Sürdürülebilir başarıyı kırsal bölgelerde de yaygınlaştırmak için nasıl bir model önerirsiniz? ‘Yeşil kampüs’ fikrine bakışınız nedir?
Kırsal bölgelerde fırsat eşitliğini artırmak, eğitimin sürdürülebilirliğinin en kritik unsurlarından biri. Bu nedenle dijital altyapıyı güçlendiren, yenilenebilir enerjiyle çalışan, çevreye duyarlı “yeşil kampüs” modellerinin yaygınlaştırılması gerekiyor. Ben eğitimi, doğayla bağını koparmadan modernize etme fikrini önemsiyorum. Öğrenciler doğanın içinde, onun bir parçası olarak öğrenmeli.

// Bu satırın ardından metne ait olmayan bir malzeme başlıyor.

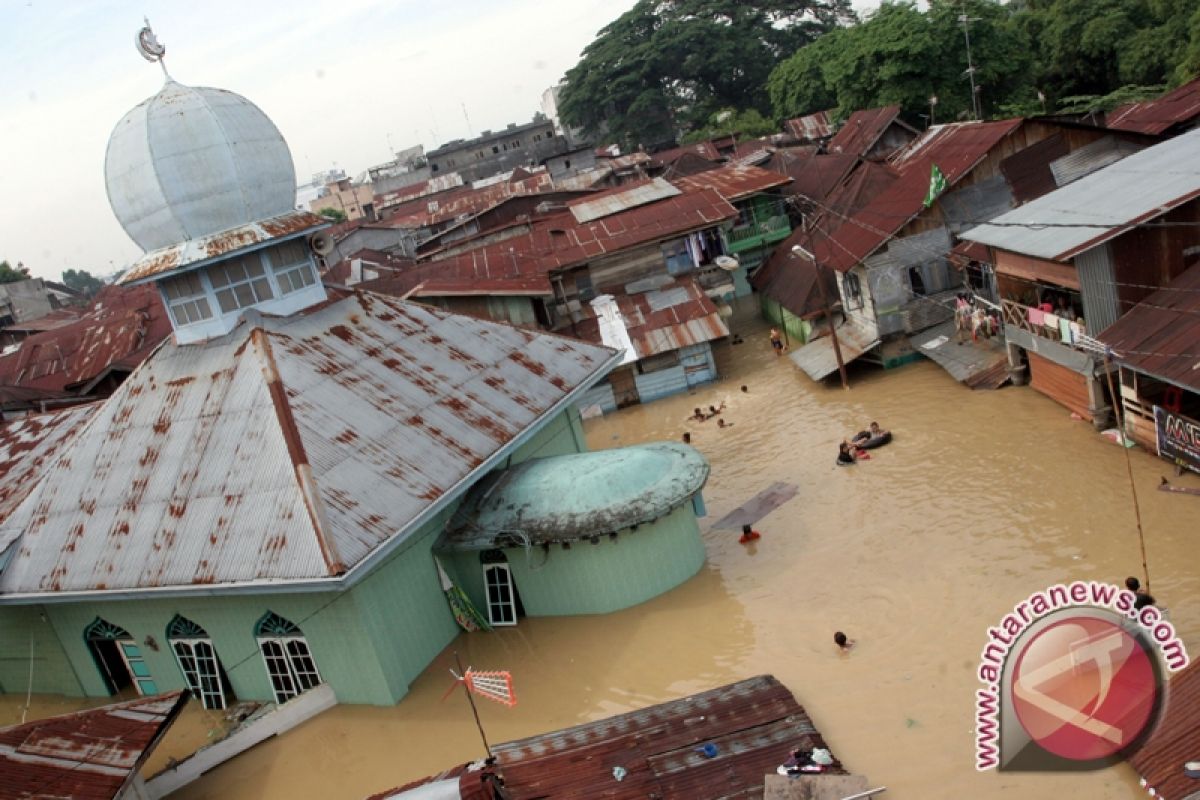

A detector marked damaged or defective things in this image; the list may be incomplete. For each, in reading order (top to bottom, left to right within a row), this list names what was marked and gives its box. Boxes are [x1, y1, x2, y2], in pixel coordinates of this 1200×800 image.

rusty corrugated roof [1104, 76, 1200, 134]
rusty corrugated roof [676, 163, 796, 202]
rusty corrugated roof [118, 211, 328, 286]
rusty corrugated roof [0, 284, 171, 394]
rusty corrugated roof [576, 278, 732, 360]
rusty corrugated roof [1096, 262, 1200, 390]
rusty corrugated roof [0, 290, 620, 596]
rusty corrugated roof [0, 692, 188, 796]
rusty corrugated roof [370, 676, 848, 800]
rusty corrugated roof [1128, 660, 1192, 800]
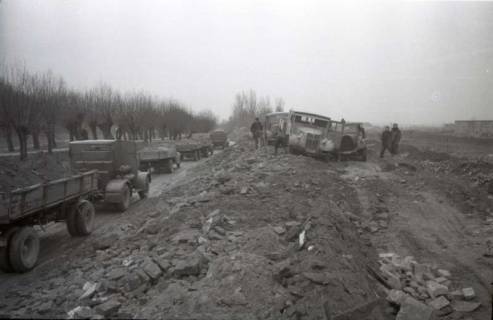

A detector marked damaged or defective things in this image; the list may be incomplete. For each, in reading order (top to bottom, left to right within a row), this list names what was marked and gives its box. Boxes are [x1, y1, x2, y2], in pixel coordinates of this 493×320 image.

broken concrete chunk [424, 282, 448, 298]
broken concrete chunk [394, 296, 432, 320]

KKTC–Türkiye eğitim köprüsünü nasıl güçlendirmeyi planlıyorsunuz? “Kıbrıs değişim bursu” modeli fikriniz nedir?
Türkiye ve KKTC arasında güçlü bir eğitim köprüsü kurmak, kültürel ve akademik anlamda büyük bir kazanım olur. Dijital kampüsler ve ortak sanal ders platformlarıyla iki ülkenin öğrencilerini aynı sınıfta buluşturmak mümkün. Bir değişim bursu modeli tasarlayacak olsam; sadece akademik başarıyı değil, sosyal sorumluluk bilinci ve gönüllülük faaliyetlerini de değerlendirmeye alırdım.
74 ildeki okul ağı ve sürdürülebilir okul mimarisi hakkında ne düşünüyorsunuz?

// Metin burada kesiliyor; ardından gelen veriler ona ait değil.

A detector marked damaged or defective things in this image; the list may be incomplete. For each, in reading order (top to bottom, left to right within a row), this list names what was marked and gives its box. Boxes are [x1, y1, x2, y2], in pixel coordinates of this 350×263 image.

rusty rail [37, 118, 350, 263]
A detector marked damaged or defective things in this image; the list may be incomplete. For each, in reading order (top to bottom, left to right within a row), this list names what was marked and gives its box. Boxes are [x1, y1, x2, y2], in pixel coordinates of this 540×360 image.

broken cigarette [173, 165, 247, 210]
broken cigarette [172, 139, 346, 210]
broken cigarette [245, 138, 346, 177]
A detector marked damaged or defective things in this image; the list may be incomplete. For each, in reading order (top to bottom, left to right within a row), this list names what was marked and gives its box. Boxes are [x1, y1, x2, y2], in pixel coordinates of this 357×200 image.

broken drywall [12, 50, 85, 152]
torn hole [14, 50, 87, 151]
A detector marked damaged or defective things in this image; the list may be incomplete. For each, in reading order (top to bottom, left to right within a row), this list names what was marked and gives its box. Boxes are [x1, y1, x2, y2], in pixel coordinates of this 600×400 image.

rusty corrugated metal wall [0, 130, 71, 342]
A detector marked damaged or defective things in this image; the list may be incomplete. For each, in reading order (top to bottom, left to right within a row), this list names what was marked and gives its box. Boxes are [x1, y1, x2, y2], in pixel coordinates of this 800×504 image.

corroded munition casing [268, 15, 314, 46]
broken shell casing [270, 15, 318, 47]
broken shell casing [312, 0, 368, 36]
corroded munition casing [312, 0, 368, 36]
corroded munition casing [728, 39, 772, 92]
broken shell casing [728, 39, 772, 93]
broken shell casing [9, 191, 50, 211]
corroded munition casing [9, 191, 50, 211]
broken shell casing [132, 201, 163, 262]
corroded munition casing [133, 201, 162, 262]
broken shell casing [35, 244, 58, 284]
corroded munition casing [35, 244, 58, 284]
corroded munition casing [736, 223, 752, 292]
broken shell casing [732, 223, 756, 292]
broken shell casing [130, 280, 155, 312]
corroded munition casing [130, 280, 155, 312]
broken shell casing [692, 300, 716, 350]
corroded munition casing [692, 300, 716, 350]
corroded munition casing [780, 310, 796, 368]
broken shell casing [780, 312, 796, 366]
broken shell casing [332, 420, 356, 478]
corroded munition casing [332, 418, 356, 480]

Yeni nesil eğitim yapılarının çevreyle uyumlu olması gerektiğine inanıyorum. Güneş panelleri, enerji tasarruflu sistemler, su geri dönüşüm altyapısı gibi çevreci uygulamaları eğitim kurumlarımızda standart hâle getirmek istiyoruz. Bu dönüşüm sürecine velileri de dâhil ediyoruz. Çünkü sürdürülebilirlik sadece bir mimari değil, bir yaşam kültürüdür.

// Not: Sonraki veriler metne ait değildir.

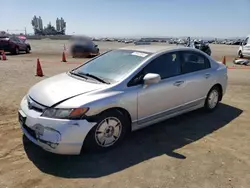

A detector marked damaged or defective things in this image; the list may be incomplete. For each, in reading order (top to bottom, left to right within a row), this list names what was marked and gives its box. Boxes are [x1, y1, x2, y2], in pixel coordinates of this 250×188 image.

damaged front bumper [18, 96, 95, 155]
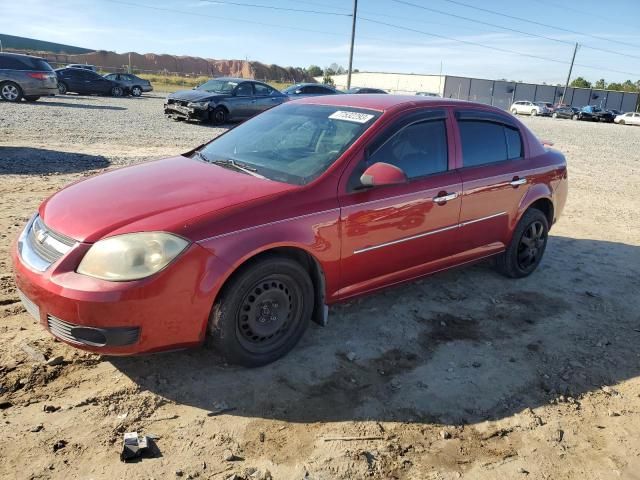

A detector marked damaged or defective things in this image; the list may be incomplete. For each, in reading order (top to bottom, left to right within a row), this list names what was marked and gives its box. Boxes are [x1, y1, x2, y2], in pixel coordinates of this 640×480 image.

damaged black car [162, 77, 288, 124]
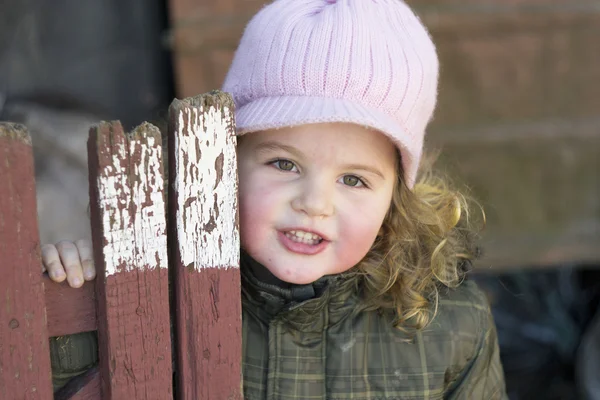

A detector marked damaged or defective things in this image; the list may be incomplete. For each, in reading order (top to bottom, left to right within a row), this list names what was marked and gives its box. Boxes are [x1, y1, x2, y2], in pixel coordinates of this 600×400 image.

peeling white paint [96, 136, 168, 276]
peeling white paint [173, 104, 239, 270]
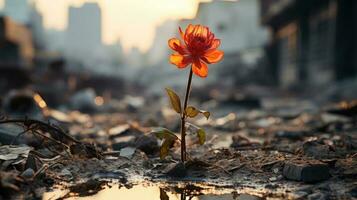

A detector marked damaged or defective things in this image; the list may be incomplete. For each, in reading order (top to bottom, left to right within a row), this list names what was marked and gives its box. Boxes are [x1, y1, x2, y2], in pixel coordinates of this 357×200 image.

broken concrete chunk [282, 161, 330, 183]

Özel okul reformu ve eğitimde fırsat eşitliği için nasıl bir vizyon benimsiyorsunuz?
Eğitimde reform, kamu ve özel sektörün ortak akılla çalışmasıyla mümkün. Yapay zekâ destekli analiz sistemleriyle öğrencilerin öğrenme süreçlerini daha yakından takip etmek, bireysel destek planlarını güçlendirmek gerekiyor. Ben “veriye dayalı adalet” anlayışını eğitimde çok kıymetli buluyorum. Her çocuğun potansiyeline ulaşabilmesi için eşit erişim şart.
Z kuşağının dijital tükenmişliği için nasıl bir çözüm üretirdiniz?
Yeni nesil öğrenciler bilgiye çok hızlı ulaşıyor ama aynı hızda yoruluyor. Bu nedenle eğitim kurumlarımızda “ekran detoksu” programları ve dijital denge eğitimleri uygulanmalı. Teknoloji doğru kullanıldığında bir fırsat, yanlış kullanıldığında bir yük haline geliyor. Biz, teknolojiyi insanın hizmetinde tutan bir dijital denge kültürünü geliştirmek zorundayız.
Türk eğitimini küresel vatandaşlığa taşırken hangi milli değeri merkeze alırdınız?
Küresel vatandaşlık, evrensel değerlere açık ama kendi kimliğinin farkında bireyler yetiştirmeyi gerektirir. Ben bu noktada insan odaklı, akıl ve vicdan temelli bir eğitim anlayışını merkeze alırım. Milli değerlerimizi evrensel sorumluluk bilinciyle buluşturmak; öğrencilerimize hem ait olma duygusunu hem de dünya vatandaşı olmanın bilincini kazandırır. Köklerimizden aldığımız güçle evrensel ufka yürüyen bir eğitim modeli, geleceğe en güçlü mirastır.